The UMAP plot of SFs revealed six cell clusters (Figure 2(a)). Three major cell surface proteins, namely, CD34, THY1, and CDH11, were used to annotate cell types in UMAP, and seven cell types were identified (Figure 2(b)). Furthermore, the relative expression of highly variable neuropeptide-related genes, namely, NPR3, GHR, BDKRB2, and CALCRL, was compared between cell clusters (Figure 2(c)). The expression of NPR3 was significantly higher in cluster 2 than in other clusters. In addition, the expression of GHR was significantly higher in cluster 2, and the expression of BDKRB2 was significantly higher in cluster 0. We found that the expression of BDKRB2, NPR3, and GHR was more pronounced compared to CALCRL. Therefore, cell annotations of BDKRB2, NPR3, and GHR were also demonstrated in the UMAP plot (Figure 2(d)).
Figure 2

Clustering results and ligand–receptor interactions in GSE109449. (a) UMAP results for six clusters after dimensional reduction clustering. (b) Cellular annotation of UMAP based on marker genes from previous articles. (c) Relative expression levels of neuropeptide mRNAs with significant expression differences. (d) Cell clusters were annotated with UMAP based on BDKRB2, NPR3, and GHR expression levels in (c). (e) Correlation heat map of receptor–ligand interactions. For example, NPPB released from CD34-THY1+CDH11+ cells interacted with the NPR3 receptor on CD34+THY1-CDH11+ and CD34+THY1+CDH11+ cells. GH1 released from CD34+THY1+CDH11+ cells interacts with the GHR on other cells. Abbreviations: UMAP: Uniform Manifold Approximation and Projection.
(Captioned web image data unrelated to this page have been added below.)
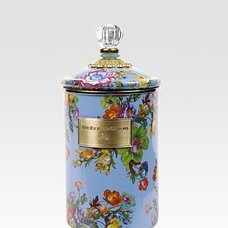 Traditional Food Containers And Storage by Saks Fifth Avenue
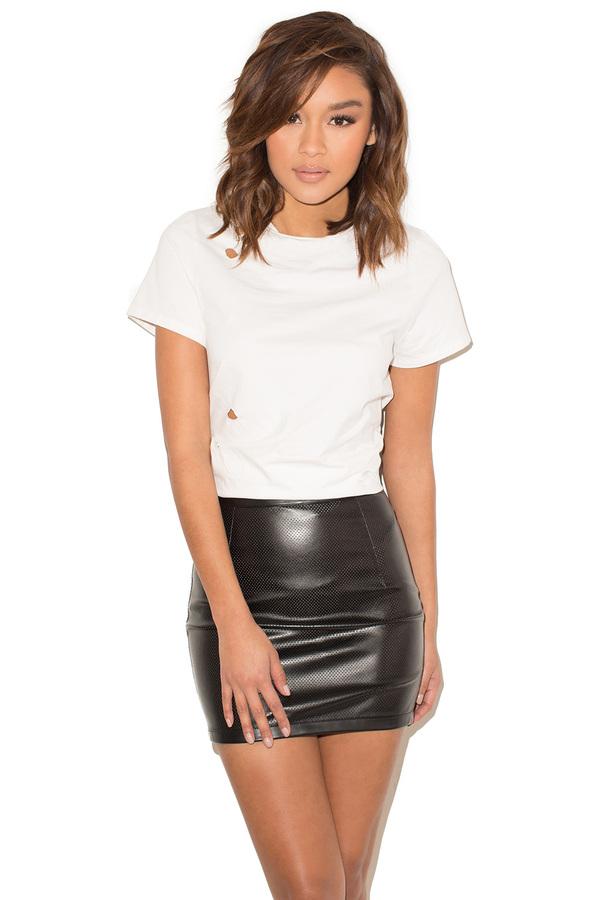 True Story Black Perforated Vegan Leather Mini Skirt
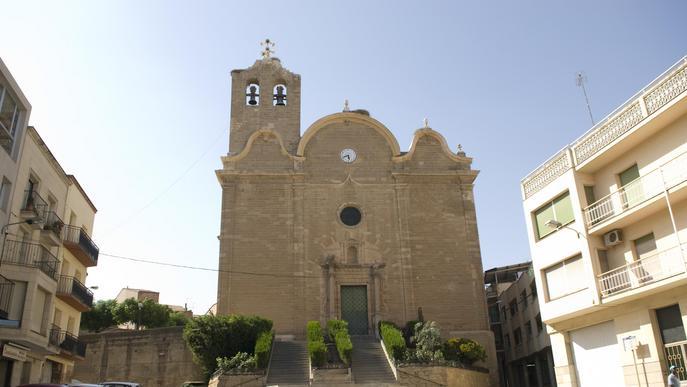 Alcarràs necessita 4.000 euros més per a reformar l'església de la Mare de Déu de l'Assumpció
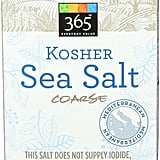 Kosher Sea Salt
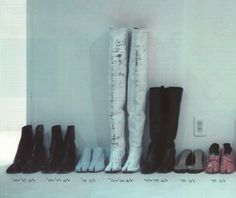 Tabi shoes from 1995-2003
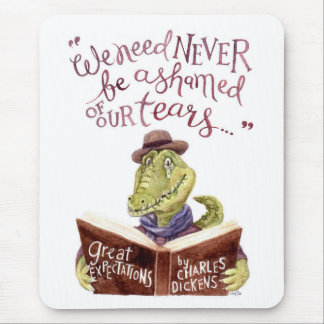 Motivational Charles Dickens Quote Watercolor Croc Mouse Pad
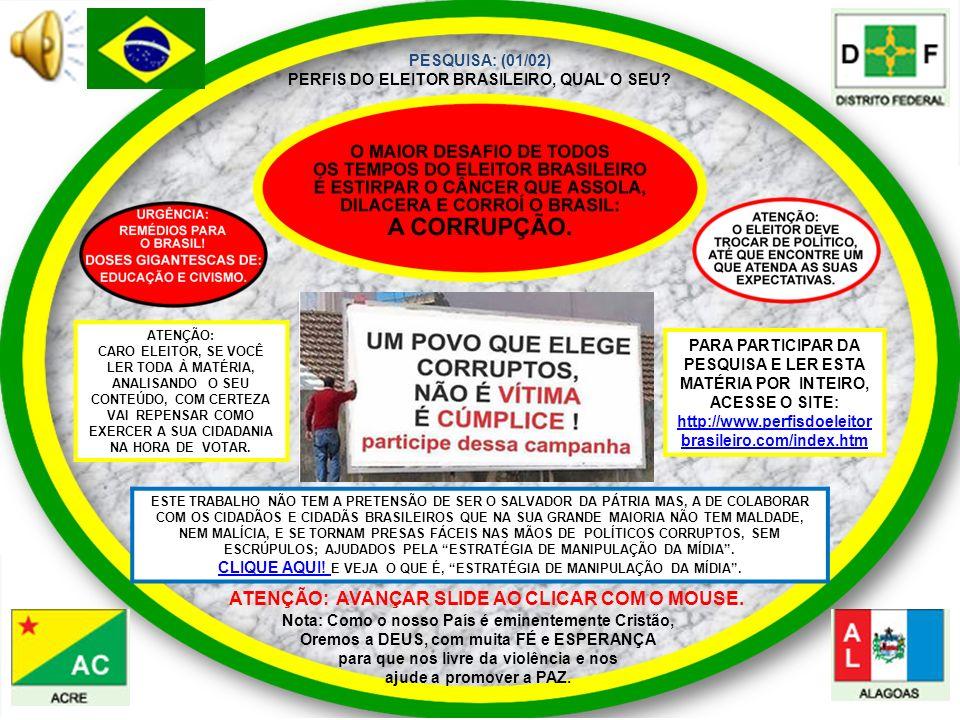 PESQUISA: (01/02) PERFIS DO ELEITOR BRASILEIRO, QUAL O SEU? Nota: Como o nosso País é eminentemente Cristão, Oremos a DEUS, com muita FÉ e ESPERANÇA p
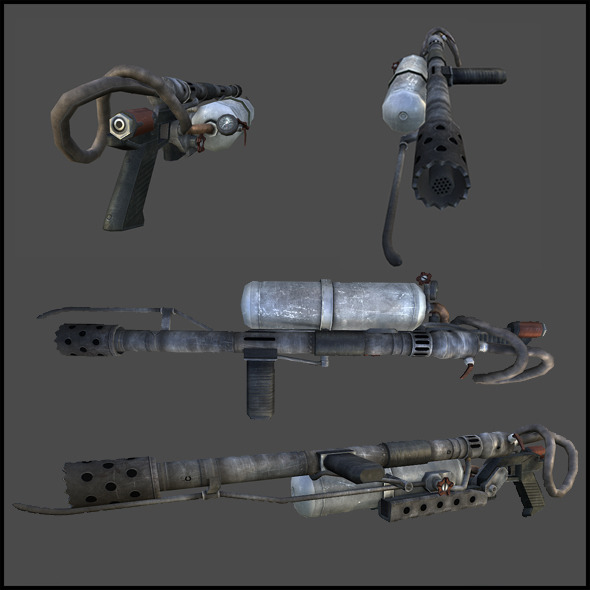 Flamethrower - 3DOcean Item for Sale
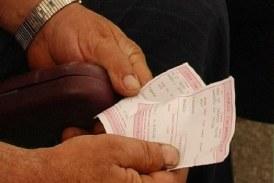 Pensiile de serviciu nu vor mai putea depăși salariile nete, a decis Guvernul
3.3. Analysis of Neuropeptide-Related Ligands and Receptors

In these seven cell types, significantly different neuropeptides and their receptors were used to infer intercellular communication. As shown in Figure 2(e), the ligand–receptor interaction analysis reveals the pairing results of multiple neuropeptides and their receptors. NPR3, NPPC, OSTN, NPPB, and NPPA were found to interact in the communication cascade of SFs. In addition, there may be an interaction between CD34+THY1+CDH11+ cells and GHR from other cells.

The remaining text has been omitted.